Like many social networks, Pinterest loads the next trigger during the Investment Phase of the hook. For many of the site’s 50 million monthly users, the online pinboard replaced the habit of browsing fashion-focused websites — and before the web, flipping through magazines and dog-earing favorite pages. [cxii]
The internal trigger for users is often boredom, for which the site offers a quick cure. Once registered, the only action required of users is to start scrolling as Pinterest showcases a wealth of variable rewards. First, because Pinterest is a socially-curated collection of interesting items, the site displays a powerful intermittent reward surrounding the hunt for objects of desire, even if they are only images. The site also provides a means of communicating with friends and people who share similar tastes. The Rewards of the Tribe come from the variability of posting images as a communication medium. A user might be curious to know what a friend has pinned not only because of the image itself, but because of her relationship with the pinner.
Finally, Pinterest users invest in the site every time they pin an image of their own, re-pin someone else’s image, comment on, or like a piece of content on the site (figure 36). Each of these tiny investments gives Pinterest data it can use to tailor the site to each user’s individual taste, it also loads the next trigger. Each pin, re-pin, like, or comment gives Pinterest tacit permission to reach back out to the user with a notification when someone else contributes to the thread, triggering the desire to visit the site again to learn more.
Figure 36
***
Pinterest clearly demonstrates the four stages of the Hook Model. It is a seamless flow, from the itch of the internal trigger that moves users to the intended action, through the variable reward, and finally to the investment, which also loads the next external trigger. Pinterest users move through the Hook cycle from beginning to end, and then happily return to the starting point for another go ‘round.

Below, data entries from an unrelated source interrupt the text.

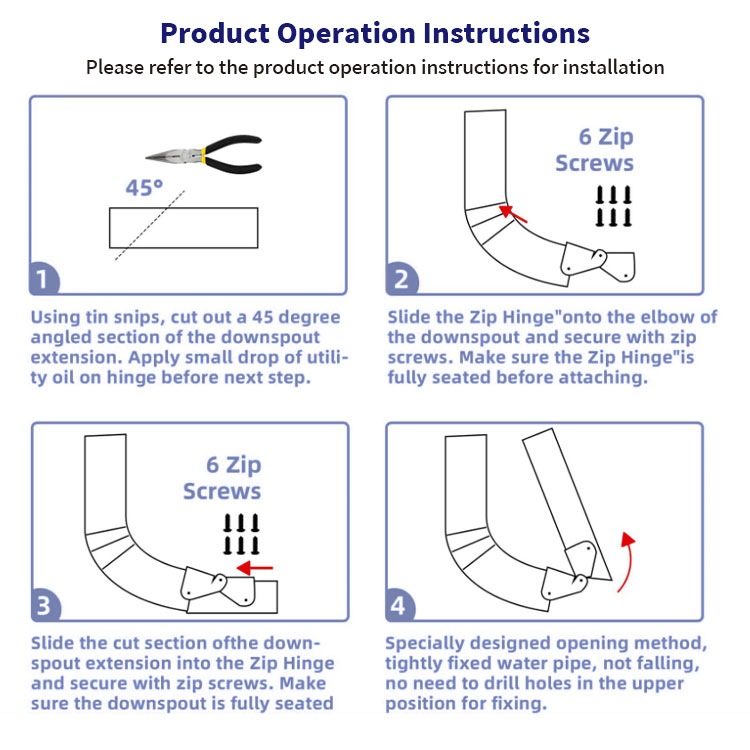 Product Operation Instructions

Please refer to the product operation instructions for installation

45°

1

Using tin snips, cut out a 45 degree angled section of the downspout extension. Apply small drop of utility oil on hinge before next step.

6 Zip Screws

2

Slide the Zip Hinge"onto the elbow of the downspout and secure with zip screws. Make sure the Zip Hinge"is fully seated before attaching.

6 Zip Screws

3

Slide the cut section ofthe downspout extension into the Zip Hinge and secure with zip screws. Make sure the downspout is fully seated

4

Specially designed opening method, tightly fixed water pipe, not falling, no need to drill holes in the upper position for fixing.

In this chapter, we have learned how an investment in the product serves as the string that pulls the user back. To do this, the habit-forming technology increases the value of the product with each pass through the Hook. Through successive cycles of the Hook Model, users increase their affinity for the experience. They increasingly come to rely on the product as the solution to their problems until finally, the new habit — and routine — is formed.
The more users invest in a product through tiny bits of work, the more valuable the product becomes in their lives and the less they question its use. Of course, users do not stay hooked forever. Invariably, the next big thing will come along and provide a better, more compelling hook. However, by creating habits fueled by investments in a product or service, companies make switching to a competitor difficult. User habits are hard to break and confer powerful competitive advantages to any company fortunate enough to successfully create them.